CHAPTER 03.04: NEWTON-RAPHSON METHOD: Supercomputers have No Divide Unit - Example

 

Let's take an example in this segment of no divide unit. So, we're talking about that if you have a . . . if you want to find the inverse of R, let's suppose you want to find inverse of R, then the formula which you get is x-sub-i-plus-1 is equal to xi times 2 minus R times xi.  So this has been derived from the Newton-Raphson method, that if you are trying to find the inverse of a number R, which is simply 1 divided by R, then you can do so without using any division by using this recursive formula here, which has been derived from the Newton-Raphson method, that you will choose an initial guess for x, and you will find a new guess for the x, and then you will, again, put if back in here, and you will continue this process until you find out what the inverse of R is within a prespecified tolerance. 

 

So we'll go ahead and take an example.  Let's suppose somebody gives you R equal to 0 . . . let's suppose 2.5. So let's suppose somebody says, hey, I'm going to give you the number to be 2.5, and I'm going to ask you to find what 1 divided by R is, and I want you to find 1 divided by R without using the divide unit on your calculator or anything like that, or in your computer.  So we can use this particular formula to be able to do that.  So let's go ahead and see how that will work.  I'll get x-sub-i-plus-1 is equal to xi times 2 minus 2.5 times xi.  So that becomes my formula now to find out what the inverse of 2.5 is.
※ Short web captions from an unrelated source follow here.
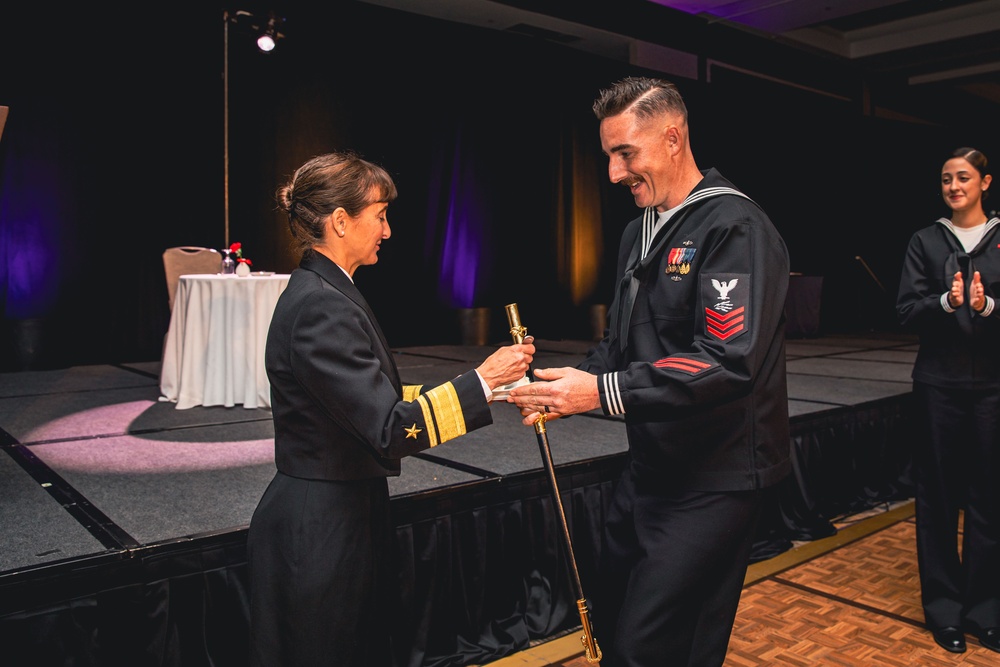 U.S. Navy Sailor presents the first slice of cake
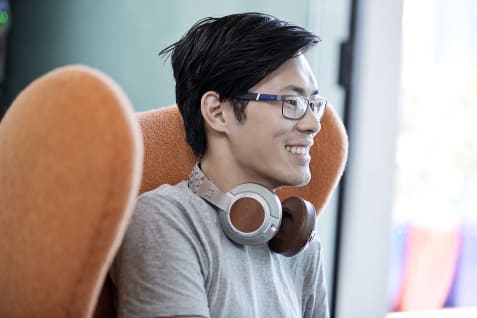 SAE Brisbane student with headphones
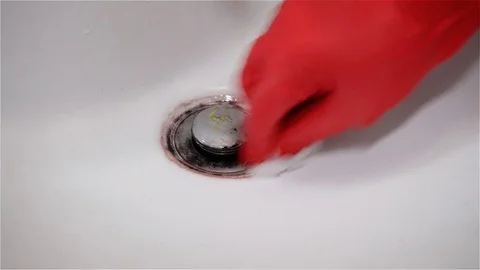 Wiping a basin with wet tissue Stock Footage 82512837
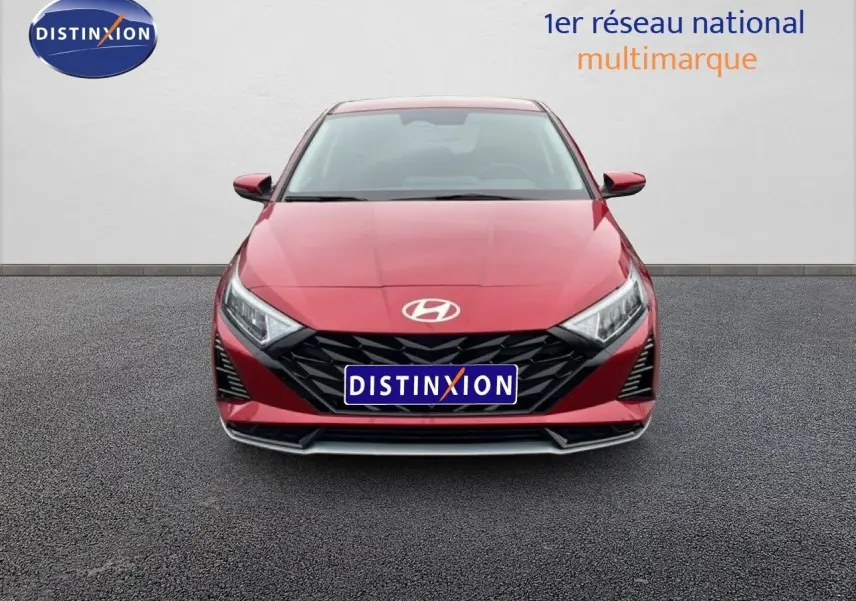Vue frontale d'une Hyundai i20 2025 rouge dragon métal avec calandre noire et phares LED distinctifs.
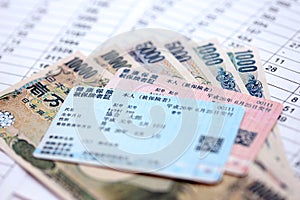 Light blue and red Japan Health Insurance cards on table with japanese yen money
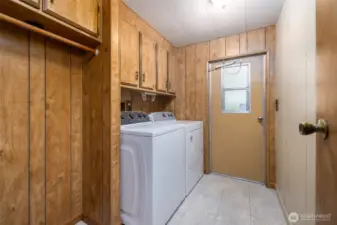 Laundry room with space to hang clothes to dry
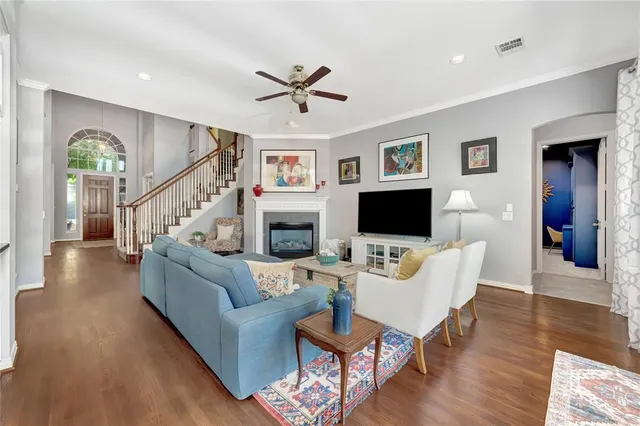 a living room with furniture flat screen tv and a fireplace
So I'm going to start with an initial guess, so let's suppose I say i is equal to 0, I know that x1 is equal to x0 times 2 minus 2.5 times x0, and I'm going to let x0 be equal to 0.5, let's suppose.  So I'm going to choose initial guess to be 0.5.  As I said that this initial guess which you're going to choose depends on a lookup table, so if you want something to be computationally efficient, you can choose the initial guess from a lookup table, which means that you're going to base your initial guess on what you are trying to find the inverse of, so you're trying to find the inverse of 2.5, there might be a lookup table which will tell you, hey, this is a good starting value for you . . . for the inverse of R. This is not from a lookup table, but I'm just using it as an example.  So, let's go ahead and see what we get, we get x1 is equal to 0.5, times 2 minus 2.5 times 0.5, and this number here turns out to be 0.375.  So that's what you're getting is the first guess, you started with 0.5 as your initial guess, and you're getting the next estimate of 1 divided by R to be 0.375, so let's conduct some more iterations.

 

Now, if i is equal to 1, then I'll get x2 is equal to x1 times 2 minus 2.5 times x1, it's the same formula, except for that i is equal to 1 now.  I just found out my next estimate of the root, which is . . . of the root of the equation, x is equal to 1 divided by R, or the inverse of R, to be 0.375, then 2 minus 2.5 times 0.375, and this number here turns out to be 0.3984, that's what I get as the value of x2.  Let me conduct one more iteration, I'll get i equal to 2, x3 will turn out to be 0.3999, so I'm going to ask you to do that as homework. 

 

And you choose i equal to 3, you'll get x4 equal to 0.4000, again, I'm going to ask you to do that as homework.  And what you are finding out is that after four iterations you are getting the exact value of the inverse of 2.5, because 1 divided by 2.5 is equal to 0.4 exactly, right? You can do that in your calculator or just by hand, and after four iterations you are getting the exact value of the inverse of 2.5 within four significant digits there. So that is the power of using the Newton-Raphson method formula to find the inverse of a . . . inverse of a number, without having to resort to any kind of divide unit. 

 

It took us about four iterations to be able to do this, but, as I said that if you use a lookup table, it would have taken us much less number of iterations to be able to get as exact a value as we got here.  And that's the end of this segment.